_Saved data entries:_
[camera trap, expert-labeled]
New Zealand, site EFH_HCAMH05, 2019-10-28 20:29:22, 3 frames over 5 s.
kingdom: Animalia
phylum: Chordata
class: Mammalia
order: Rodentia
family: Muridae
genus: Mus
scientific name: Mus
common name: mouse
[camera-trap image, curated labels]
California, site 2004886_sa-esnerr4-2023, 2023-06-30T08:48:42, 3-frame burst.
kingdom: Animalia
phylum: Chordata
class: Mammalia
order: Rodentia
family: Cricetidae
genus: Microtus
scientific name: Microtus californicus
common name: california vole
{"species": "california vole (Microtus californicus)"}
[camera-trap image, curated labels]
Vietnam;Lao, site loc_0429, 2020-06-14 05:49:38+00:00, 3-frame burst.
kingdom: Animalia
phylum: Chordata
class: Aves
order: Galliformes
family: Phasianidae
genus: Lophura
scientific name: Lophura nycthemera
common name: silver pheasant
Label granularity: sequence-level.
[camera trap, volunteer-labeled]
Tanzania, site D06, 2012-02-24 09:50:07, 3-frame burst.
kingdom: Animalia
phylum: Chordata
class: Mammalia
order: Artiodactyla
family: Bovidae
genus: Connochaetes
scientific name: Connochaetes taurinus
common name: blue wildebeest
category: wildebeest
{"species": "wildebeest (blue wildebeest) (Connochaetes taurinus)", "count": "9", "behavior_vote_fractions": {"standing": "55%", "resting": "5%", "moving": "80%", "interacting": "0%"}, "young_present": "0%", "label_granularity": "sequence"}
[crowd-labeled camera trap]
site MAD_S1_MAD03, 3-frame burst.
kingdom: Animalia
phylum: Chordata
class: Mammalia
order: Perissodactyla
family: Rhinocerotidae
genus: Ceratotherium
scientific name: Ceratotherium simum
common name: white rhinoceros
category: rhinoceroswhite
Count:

_To do:_
Each record above should be output again exactly.

_Solution to this task:_
[camera trap, expert-labeled]
New Zealand, site EFH_HCAMH05, 2019-10-28 20:29:22, 3 frames over 5 s.
kingdom: Animalia
phylum: Chordata
class: Mammalia
order: Rodentia
family: Muridae
genus: Mus
scientific name: Mus
common name: mouse
[camera-trap image, curated labels]
California, site 2004886_sa-esnerr4-2023, 2023-06-30T08:48:42, 3-frame burst.
kingdom: Animalia
phylum: Chordata
class: Mammalia
order: Rodentia
family: Cricetidae
genus: Microtus
scientific name: Microtus californicus
common name: california vole
{"species": "california vole (Microtus californicus)"}
[camera-trap image, curated labels]
Vietnam;Lao, site loc_0429, 2020-06-14 05:49:38+00:00, 3-frame burst.
kingdom: Animalia
phylum: Chordata
class: Aves
order: Galliformes
family: Phasianidae
genus: Lophura
scientific name: Lophura nycthemera
common name: silver pheasant
Label granularity: sequence-level.
[camera trap, volunteer-labeled]
Tanzania, site D06, 2012-02-24 09:50:07, 3-frame burst.
kingdom: Animalia
phylum: Chordata
class: Mammalia
order: Artiodactyla
family: Bovidae
genus: Connochaetes
scientific name: Connochaetes taurinus
common name: blue wildebeest
category: wildebeest
{"species": "wildebeest (blue wildebeest) (Connochaetes taurinus)", "count": "9", "behavior_vote_fractions": {"standing": "55%", "resting": "5%", "moving": "80%", "interacting": "0%"}, "young_present": "0%", "label_granularity": "sequence"}
[crowd-labeled camera trap]
site MAD_S1_MAD03, 3-frame burst.
kingdom: Animalia
phylum: Chordata
class: Mammalia
order: Perissodactyla
family: Rhinocerotidae
genus: Ceratotherium
scientific name: Ceratotherium simum
common name: white rhinoceros
category: rhinoceroswhite
Count:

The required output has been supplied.